- EXERCISE
Rename "clump of bushes" to "cluster of shrubs" in the records, beginning at the line that contains "What is the extent of the space between stone" and stopping after the last line of the records, and reproduce those lines with nothing else changed.

○ ○ ○ ○ ○ ○ ○

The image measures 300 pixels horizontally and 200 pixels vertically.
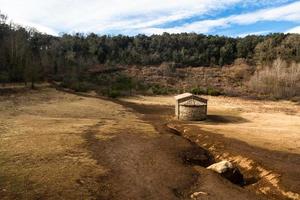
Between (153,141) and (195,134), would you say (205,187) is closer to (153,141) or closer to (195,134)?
(153,141)

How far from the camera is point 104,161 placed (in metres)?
18.3

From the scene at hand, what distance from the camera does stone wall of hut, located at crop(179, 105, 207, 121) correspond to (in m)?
34.4

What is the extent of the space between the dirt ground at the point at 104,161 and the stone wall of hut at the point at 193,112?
3.12m

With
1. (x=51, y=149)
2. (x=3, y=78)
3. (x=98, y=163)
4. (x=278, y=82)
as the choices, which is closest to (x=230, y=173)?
(x=98, y=163)

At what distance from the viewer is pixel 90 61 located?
94.0 meters

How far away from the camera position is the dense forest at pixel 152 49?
3440 inches

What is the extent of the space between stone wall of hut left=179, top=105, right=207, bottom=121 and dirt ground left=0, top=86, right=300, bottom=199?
3119 millimetres

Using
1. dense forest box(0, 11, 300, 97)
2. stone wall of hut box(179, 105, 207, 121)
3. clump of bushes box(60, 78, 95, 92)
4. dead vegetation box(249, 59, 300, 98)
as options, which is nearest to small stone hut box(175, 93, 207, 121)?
stone wall of hut box(179, 105, 207, 121)

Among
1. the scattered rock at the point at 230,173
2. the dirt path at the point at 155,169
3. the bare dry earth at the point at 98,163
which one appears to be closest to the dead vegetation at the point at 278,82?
the bare dry earth at the point at 98,163

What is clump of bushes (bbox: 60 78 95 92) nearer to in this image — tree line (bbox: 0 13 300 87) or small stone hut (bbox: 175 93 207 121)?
tree line (bbox: 0 13 300 87)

○ ○ ○ ○ ○ ○ ○

- EXERCISE RESULT
What is the extent of the space between stone wall of hut left=179, top=105, right=207, bottom=121 and dirt ground left=0, top=86, right=300, bottom=199?
3119 millimetres

Using
1. dense forest box(0, 11, 300, 97)
2. stone wall of hut box(179, 105, 207, 121)
3. cluster of shrubs box(60, 78, 95, 92)
4. dead vegetation box(249, 59, 300, 98)
as options, which is nearest to small stone hut box(175, 93, 207, 121)?
stone wall of hut box(179, 105, 207, 121)

Among
1. the scattered rock at the point at 230,173
2. the dirt path at the point at 155,169
3. the bare dry earth at the point at 98,163
which one appears to be closest to the dead vegetation at the point at 278,82?
the bare dry earth at the point at 98,163

What is cluster of shrubs (bbox: 60 78 95 92) nearer to in this image — tree line (bbox: 0 13 300 87) or small stone hut (bbox: 175 93 207 121)?
tree line (bbox: 0 13 300 87)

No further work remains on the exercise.